Monday, October 20, 2008

McCain and the "Liberal Feminist Agenda"

The McCain-Palin campaign gets crazier.


Yes, he did just say that choosing Palin was a "cold, political calculation" to counter the "liberal feminist agenda." There are a lot of conservatives voting Democratic because they don't like how far-right McCain and Palin are. Needless to say, I can't blame them at all.

Violet at Reclusive Leftist surmises, I think correctly, that this means that McCain sees two different feminisms, a liberal and a conservative. It's the conservative that McCain supports, the liberal he is against. Okay. I can see him being moronic enough to think that (as does Violet).

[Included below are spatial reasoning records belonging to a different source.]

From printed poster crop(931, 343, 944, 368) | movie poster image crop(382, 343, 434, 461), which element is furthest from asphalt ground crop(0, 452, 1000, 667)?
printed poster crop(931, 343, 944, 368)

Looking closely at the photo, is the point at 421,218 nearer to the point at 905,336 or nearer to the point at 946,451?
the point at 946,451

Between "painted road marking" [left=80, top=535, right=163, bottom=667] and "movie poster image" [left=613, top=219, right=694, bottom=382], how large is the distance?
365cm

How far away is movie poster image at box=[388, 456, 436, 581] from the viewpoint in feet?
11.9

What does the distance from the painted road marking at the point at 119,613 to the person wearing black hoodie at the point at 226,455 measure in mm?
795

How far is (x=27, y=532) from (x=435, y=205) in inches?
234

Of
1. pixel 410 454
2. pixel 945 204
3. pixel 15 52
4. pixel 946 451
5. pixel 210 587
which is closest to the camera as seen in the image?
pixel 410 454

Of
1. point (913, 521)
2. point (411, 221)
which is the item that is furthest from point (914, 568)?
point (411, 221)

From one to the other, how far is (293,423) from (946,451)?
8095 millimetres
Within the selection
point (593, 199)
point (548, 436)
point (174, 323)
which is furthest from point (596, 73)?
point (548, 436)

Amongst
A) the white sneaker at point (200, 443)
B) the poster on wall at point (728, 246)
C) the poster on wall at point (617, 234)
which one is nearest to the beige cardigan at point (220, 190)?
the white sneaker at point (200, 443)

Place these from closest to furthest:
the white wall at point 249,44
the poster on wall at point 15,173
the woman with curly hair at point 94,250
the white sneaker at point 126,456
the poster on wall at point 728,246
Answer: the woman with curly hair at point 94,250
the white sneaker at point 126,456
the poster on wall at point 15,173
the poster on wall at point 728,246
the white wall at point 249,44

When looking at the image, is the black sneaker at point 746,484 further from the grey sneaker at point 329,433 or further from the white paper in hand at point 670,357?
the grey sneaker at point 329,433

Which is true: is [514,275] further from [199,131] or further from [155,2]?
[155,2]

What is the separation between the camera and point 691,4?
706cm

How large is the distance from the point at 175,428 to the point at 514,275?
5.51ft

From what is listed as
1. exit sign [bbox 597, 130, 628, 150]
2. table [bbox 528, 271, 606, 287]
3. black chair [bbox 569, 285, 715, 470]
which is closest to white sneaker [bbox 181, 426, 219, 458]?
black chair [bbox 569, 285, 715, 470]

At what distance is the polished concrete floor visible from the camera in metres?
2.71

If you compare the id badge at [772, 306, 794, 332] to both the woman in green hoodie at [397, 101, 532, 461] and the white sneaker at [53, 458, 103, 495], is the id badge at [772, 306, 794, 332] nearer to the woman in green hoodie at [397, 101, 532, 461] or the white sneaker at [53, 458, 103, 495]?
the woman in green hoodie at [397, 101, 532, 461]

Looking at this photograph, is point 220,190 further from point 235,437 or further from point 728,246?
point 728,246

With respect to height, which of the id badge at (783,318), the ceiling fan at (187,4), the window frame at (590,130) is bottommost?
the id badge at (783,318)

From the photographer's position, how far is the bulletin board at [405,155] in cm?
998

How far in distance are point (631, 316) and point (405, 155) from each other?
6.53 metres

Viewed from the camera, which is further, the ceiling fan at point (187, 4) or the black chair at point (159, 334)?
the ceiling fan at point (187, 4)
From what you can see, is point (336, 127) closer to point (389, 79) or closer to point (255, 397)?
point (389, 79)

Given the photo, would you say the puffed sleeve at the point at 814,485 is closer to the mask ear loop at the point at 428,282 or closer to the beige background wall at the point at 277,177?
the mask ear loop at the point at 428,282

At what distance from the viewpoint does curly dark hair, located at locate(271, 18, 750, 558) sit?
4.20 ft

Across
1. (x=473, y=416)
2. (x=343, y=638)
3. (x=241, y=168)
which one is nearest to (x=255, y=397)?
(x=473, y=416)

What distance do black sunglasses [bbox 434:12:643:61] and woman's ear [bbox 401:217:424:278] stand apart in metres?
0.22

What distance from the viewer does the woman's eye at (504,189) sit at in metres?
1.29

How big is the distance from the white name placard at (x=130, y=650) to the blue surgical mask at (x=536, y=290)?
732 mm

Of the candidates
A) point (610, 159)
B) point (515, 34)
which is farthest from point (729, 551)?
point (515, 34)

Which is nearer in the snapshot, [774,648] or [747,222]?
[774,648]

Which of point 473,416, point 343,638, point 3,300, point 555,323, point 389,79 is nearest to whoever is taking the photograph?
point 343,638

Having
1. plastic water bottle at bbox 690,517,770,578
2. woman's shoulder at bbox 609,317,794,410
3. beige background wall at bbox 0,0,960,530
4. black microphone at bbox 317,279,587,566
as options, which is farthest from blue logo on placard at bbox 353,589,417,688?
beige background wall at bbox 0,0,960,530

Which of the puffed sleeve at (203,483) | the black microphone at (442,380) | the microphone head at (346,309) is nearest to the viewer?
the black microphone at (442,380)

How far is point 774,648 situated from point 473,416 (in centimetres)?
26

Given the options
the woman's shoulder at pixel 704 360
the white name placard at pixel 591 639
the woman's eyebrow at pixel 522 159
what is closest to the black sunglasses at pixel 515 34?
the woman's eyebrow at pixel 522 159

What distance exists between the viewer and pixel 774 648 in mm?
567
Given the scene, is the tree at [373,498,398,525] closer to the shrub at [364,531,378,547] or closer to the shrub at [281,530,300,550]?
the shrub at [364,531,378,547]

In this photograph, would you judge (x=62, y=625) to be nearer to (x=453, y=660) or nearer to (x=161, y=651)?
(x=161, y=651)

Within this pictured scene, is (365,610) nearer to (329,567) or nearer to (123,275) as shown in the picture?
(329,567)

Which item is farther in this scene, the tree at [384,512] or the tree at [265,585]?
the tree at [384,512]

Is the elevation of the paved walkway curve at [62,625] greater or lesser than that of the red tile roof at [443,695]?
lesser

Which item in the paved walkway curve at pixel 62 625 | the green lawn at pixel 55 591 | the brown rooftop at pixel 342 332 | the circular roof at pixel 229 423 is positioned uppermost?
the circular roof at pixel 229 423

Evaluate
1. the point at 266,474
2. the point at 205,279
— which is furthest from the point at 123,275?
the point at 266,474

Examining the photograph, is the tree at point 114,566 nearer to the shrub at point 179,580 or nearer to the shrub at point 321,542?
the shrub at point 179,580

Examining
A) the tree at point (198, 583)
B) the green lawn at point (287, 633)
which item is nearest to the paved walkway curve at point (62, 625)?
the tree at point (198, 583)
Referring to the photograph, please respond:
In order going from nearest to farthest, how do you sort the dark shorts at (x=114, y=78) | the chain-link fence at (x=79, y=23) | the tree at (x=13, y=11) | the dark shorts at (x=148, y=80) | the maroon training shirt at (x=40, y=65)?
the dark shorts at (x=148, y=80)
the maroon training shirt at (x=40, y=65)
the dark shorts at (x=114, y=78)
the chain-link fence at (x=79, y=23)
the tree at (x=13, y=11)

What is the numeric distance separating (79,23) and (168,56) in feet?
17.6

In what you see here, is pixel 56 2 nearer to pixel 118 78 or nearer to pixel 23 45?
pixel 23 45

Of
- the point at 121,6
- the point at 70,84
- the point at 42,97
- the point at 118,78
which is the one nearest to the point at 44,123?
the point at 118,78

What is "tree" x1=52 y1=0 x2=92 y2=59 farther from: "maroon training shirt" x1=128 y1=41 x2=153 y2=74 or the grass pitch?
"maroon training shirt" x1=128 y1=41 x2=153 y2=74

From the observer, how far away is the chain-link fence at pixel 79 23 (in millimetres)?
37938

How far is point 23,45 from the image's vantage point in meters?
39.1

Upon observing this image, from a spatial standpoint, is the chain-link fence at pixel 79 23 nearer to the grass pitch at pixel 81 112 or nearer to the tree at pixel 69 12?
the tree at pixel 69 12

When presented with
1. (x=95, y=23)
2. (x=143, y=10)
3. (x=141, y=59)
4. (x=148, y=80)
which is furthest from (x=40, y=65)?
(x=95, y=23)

Palin calls herself a feminist. Does this mean that she's a conservative or a liberal feminist? Judging from her actions (not what she's said while on the campaign trail), it's pretty clear that she is not a liberal feminist. So what does a conservative feminist believe? McCain's website does not have a section discussing women or their rights, unlike Obama's website. I surmise that a conservative feminist believes she has the right to be a mother; clean the house; do the dishes; make dinner; raise the kids; run for mayor, governor, or Vice President; and give birth to her rapist's baby, but I don't think equal pay is in there. Maybe freedom from domestic violence, excluding the woman's husband (because marriage implies consent).

I don't want someone that believes those things in the White House. In fact, I would not call someone that believes in those things a feminist. That's an anti-feminist. That's a regressive. Feminism is an integral and necessary part of humanism, of progressivism. Those are not central tenets of the Republican platform.

That said, isn't it strange that Palin would call herself a feminist? It's a loaded word, nowadays. You can't just call yourself a feminist and receive an unweighted "ah" in return. Violet seems to take her at her word; I sure don't. I don't really care what she says; I care what she does. She has done more to upend women's rights than she has to support them, and that's true whether or not you take her pro-life stance into account. (Violet calls her a "pro-life feminist" - I can let that go, but even if I did, the rest of her platform and her actions as mayor and governor are still anti-feminist.) McCain went against the anti-feminism of his party to pick her in the first place, in order to appeal to Hillary Clinton's feminists; it follows, then, that she's going to call herself a feminist in public to further that end (and it looks like it's working).

In other news, Palin gives us this gem over the weekend:
[...] I don't support gay marriage. I'm not going to be out there judging individuals, sitting in a seat of judgment telling what they can and can't do, should and should not do [...]
Funny, those two statements are mutually exclusive, to my understanding, and yet they came in one breath.